Tue Jan 26, 2016 8:58AM
Russian Defense Ministry spokesman Major General Igor Konashenkov
Russian Defense Ministry spokesman Major General Igor Konashenkov

Russia has accused Turkey of military buildup on the Syrian border as it rejected claims of Moscow's plan to establish a new airbase in the Arab country. 

The rebuttal followed remarks attributed to Turkish President Recep Tayyip Erdogan, suggesting Russia might be establishing a base in Qamishli.

Erdogan “expressed alarm” after 200 Russian personnel were allegedly observed strengthening the runway on the Syrian border with Turkey, the reports said.

Russia's Defense Ministry spokesman Major General Igor Konashenkov dismissed the reports as "a complete farce."

The general said the allegations were "an awkward attempt to provide a cover-up for the large deployment of Turkish troops to the Syrian border close to Qamishli.”

“There are no ‘new’ airbases or additional ‘jump-up bases’ for Russian military aircraft in the Syrian Arab Republic, as well as no plans to create any,” Konashenkov said on Monday.

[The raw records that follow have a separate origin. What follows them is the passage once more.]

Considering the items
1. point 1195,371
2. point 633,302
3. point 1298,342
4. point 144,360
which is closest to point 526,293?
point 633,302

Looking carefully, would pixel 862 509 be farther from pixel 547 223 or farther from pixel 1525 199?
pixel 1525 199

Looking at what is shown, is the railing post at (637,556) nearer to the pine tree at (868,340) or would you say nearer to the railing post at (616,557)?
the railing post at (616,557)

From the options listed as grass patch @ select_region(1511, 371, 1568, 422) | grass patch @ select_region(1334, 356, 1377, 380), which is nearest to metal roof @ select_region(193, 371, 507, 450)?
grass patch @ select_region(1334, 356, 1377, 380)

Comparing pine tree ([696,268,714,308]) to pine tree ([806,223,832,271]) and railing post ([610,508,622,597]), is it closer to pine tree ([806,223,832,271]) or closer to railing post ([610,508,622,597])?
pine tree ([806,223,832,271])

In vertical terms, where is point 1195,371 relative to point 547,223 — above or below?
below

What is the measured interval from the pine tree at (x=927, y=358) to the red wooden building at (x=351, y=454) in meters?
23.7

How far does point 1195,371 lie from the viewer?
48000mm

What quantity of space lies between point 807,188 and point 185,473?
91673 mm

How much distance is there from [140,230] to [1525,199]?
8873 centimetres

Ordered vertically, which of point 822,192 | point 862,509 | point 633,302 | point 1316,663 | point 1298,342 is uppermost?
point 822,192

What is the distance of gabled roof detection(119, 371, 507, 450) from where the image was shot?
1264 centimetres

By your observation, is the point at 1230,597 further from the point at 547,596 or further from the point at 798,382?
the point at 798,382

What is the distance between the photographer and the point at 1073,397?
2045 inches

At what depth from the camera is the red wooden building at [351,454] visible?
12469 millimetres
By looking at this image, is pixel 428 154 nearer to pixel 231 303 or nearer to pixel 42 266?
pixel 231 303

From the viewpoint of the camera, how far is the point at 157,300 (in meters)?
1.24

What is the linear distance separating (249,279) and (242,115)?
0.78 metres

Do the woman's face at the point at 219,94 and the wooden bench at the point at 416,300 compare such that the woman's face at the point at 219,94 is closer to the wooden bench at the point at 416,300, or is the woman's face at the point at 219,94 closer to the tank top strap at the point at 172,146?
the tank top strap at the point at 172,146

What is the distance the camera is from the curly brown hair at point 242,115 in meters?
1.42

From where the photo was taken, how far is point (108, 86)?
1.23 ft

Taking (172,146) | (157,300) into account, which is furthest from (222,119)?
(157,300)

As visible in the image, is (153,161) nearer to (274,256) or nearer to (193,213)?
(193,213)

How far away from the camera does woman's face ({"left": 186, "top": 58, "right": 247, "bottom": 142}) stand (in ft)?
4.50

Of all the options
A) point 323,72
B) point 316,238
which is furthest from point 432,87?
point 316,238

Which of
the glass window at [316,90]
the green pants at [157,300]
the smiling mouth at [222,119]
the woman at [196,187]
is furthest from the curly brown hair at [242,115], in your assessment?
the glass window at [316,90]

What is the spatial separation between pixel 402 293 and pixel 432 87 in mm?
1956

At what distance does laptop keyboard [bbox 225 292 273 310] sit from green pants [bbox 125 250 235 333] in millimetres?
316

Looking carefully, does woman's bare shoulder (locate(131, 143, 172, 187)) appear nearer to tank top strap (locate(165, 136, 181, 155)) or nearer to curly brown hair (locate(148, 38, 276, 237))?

The official said Russian fighter jets based at Hemeimeem in Syria’s coastal western province of Latakia can reach any location in the country in half an hour, "so there is no need for any additional base."


The photo shows two Russian Sukhoi Su-24 bombers at the Russian Hmeimin military base in Latakia Province, western Syria, Dec. 16, 2015. (By AFP)

Lt. Gen. Sergei Rudskoi of the military’s general staff said Russian warplanes have been flying between 70 and 100 sorties daily over the past few days to provide air support for the Syrian army’s operations against foreign-backed Takfiri militants.

President Vladimir Putin has said the Russian air campaign in Syria will last for as long as it is necessary, and that Moscow’s goal is to help Damascus defeat terrorists.

A video grab made on November 23, 2015 shows an explosion after airstrikes by the Russian air force against a Daesh base in Syria’s northwestern province of Idlib. (Via AFP)

Moscow began airstrikes against Daesh and other terrorist groups in Syria on September 30 upon a request by the Syrian government.

The foreign-sponsored conflict in Syria, which flared in March 2011, has reportedly claimed the lives of more than 260,000 people and left over one million injured.

The UN says 12.2 million people, including more than 5.6 million children, remain in need of humanitarian assitance in Syria. The violence has also displaced 7.6 million people.